Do not assume that public expiry data is available for every domain. If the data is missing, the evidence is still useful because it shows that registrar confirmation is needed.

Renewal Risks

Renewal risks can include domains, certificates, SaaS subscriptions, hosting plans, plugins, licenses, and contracts. Supplier website evidence should record who owns renewal follow-up:

  • Internal team.
  • Client.
  • Supplier.
  • Agency.
  • Unknown.

Unknown owner is itself a risk. The Client Asset Register for Web Agencies and Digital Asset Tracking for IT Teams explain how to keep this inventory clean.

What This Does Not Replace

Supplier website monitoring does not replace:

  • Supplier risk review.
  • Contract review.
  • Security questionnaires.
  • Private technical assessment.
  • Internal governance.
  • Incident response planning.
  • Specialist cybersecurity work.
  • Official regulatory interpretation.

It is a public evidence layer that helps teams ask better questions.

Supplier Website Evidence Checklist

| Evidence area | What to track | Follow-up question | |---|---|---| | Website trust | HTTPS, headers, public files | Is the visible site hygiene acceptable? | | SSL/TLS | Expiry, issuer, validity | Who owns renewal? | | DNS | A, AAAA, MX, NS, TXT, CAA | Did anything change unexpectedly? | | Email authentication | SPF, DKIM, DMARC, MTA-STS, TLS-RPT | Is mail-domain configuration documented? | | Domain expiry | Date where visible | Does registrar confirmation exist? | | Renewals | Dates and owners | Is the supplier or internal owner responsible? | | Reporting | Date, findings, owner | Was action assigned? |

How CertPilot Trust Check and Audit Help

Run Client Website Trust Check when you need a quick public trust-signal review for one URL. Run Free Agency Audit when you need broader evidence across SSL, DNS, domain expiry, CAA, and email-authentication signals.

CertPilot helps teams organize public evidence. It does not act as a supplier assessor, inspect private systems, or determine NIS2 status.

Recorded data:
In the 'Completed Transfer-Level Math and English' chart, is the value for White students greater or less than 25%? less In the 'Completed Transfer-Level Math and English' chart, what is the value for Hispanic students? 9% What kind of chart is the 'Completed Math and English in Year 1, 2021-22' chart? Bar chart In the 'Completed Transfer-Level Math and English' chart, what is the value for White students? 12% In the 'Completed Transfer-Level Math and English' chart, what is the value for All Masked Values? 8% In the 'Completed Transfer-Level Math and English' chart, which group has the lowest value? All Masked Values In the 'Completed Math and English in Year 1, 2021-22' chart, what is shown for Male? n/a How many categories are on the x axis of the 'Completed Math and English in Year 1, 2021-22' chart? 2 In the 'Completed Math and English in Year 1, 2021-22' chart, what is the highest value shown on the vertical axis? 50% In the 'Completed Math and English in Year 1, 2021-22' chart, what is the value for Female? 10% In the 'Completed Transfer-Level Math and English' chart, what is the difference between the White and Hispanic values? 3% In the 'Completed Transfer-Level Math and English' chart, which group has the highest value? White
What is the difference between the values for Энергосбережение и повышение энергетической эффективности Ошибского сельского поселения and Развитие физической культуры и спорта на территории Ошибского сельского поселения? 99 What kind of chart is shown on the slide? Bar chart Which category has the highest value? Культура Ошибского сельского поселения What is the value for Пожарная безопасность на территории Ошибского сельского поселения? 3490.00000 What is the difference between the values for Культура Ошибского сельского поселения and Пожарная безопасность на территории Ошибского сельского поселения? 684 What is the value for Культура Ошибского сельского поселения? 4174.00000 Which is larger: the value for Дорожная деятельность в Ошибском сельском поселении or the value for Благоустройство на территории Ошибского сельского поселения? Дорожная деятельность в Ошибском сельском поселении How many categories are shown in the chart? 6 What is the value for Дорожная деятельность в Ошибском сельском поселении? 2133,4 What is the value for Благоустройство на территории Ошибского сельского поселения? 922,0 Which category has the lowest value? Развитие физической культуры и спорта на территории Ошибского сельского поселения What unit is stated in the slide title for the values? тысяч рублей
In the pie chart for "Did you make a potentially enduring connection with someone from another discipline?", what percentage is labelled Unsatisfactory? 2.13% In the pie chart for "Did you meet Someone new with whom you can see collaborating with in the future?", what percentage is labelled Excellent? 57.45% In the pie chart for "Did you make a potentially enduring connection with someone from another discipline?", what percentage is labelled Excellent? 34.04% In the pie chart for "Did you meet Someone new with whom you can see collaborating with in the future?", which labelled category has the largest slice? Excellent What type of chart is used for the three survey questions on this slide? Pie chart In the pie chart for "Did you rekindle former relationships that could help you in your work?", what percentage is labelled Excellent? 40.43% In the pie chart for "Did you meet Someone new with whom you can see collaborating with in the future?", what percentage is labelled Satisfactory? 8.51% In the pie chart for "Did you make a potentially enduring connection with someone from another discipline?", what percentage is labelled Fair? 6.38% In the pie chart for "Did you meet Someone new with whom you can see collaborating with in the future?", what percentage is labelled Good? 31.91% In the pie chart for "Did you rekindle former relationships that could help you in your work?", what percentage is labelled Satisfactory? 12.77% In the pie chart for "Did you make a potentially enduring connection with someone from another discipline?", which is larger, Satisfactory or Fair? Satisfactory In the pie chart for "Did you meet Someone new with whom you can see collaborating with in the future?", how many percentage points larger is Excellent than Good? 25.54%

Work task 1: According to the supplier website monitoring text, what is itself a risk?
Work task 2: Output the part of the supplier website monitoring text from "What This Does" to "Private technical assessment.", word for word.
Work task 3: Please continue the supplier website monitoring text from where it ends.
The data above comes from a separate source.

Exercise answer 1: An unknown owner for renewal follow-up.

Exercise answer 2:
What This Does Not Replace

Supplier website monitoring does not replace:

  • Supplier risk review.
  • Contract review.
  • Security questionnaires.
  • Private technical assessment.

Exercise answer 3:
Romania-Specific Note

For Romanian teams preparing supplier or client-domain evidence under GEO 155/2024, CertPilot can support public monitoring records. Broader planning materials can be organized with Romania-specific NIS2 preparation resources before discussions with consultants, legal advisors, or cybersecurity specialists.

Frequently Asked Questions

What is NIS2 supplier website monitoring?

NIS2 supplier website monitoring is the recurring review of public website and domain signals for supplier-managed or client-facing web assets. It can include HTTPS, SSL certificates, DNS records, email authentication, domain expiry visibility, trust signals, and renewal ownership. It supports evidence workflows but does not replace supplier review.

Can public website monitoring assess supplier security?

Only in a limited way. Public monitoring can show visible configuration signals and changes. It cannot show internal controls, private platform settings, contractual commitments, employee practices, or complete supplier risk. Use it as one evidence stream.

Which public trust signals should agencies track?

Agencies can track HTTPS availability, certificate status, selected security-related headers, public metadata files, DNS records, email-authentication records, and visible domain signals. The value comes from recurring review and owner follow-up, not from a single grade.

Should supplier domains be included in asset registers?

Yes, when they support business-critical services, client portals, campaign infrastructure, email flows, or externally visible operations. The register should note owner, supplier, domain, renewal responsibility, check cadence, and evidence source.

Does Trust Check determine NIS2 supplier status?

No. Trust Check reviews public website trust signals for one URL. It does not determine supplier status, inspect private systems, or replace broader supplier governance. It is useful for public evidence and early triage.

How should MSPs present supplier website findings?

Use careful, factual language. State what was visible, what changed, what needs confirmation, who owns the next action, and what the check cannot show. Avoid turning public signal review into a broad supplier conclusion.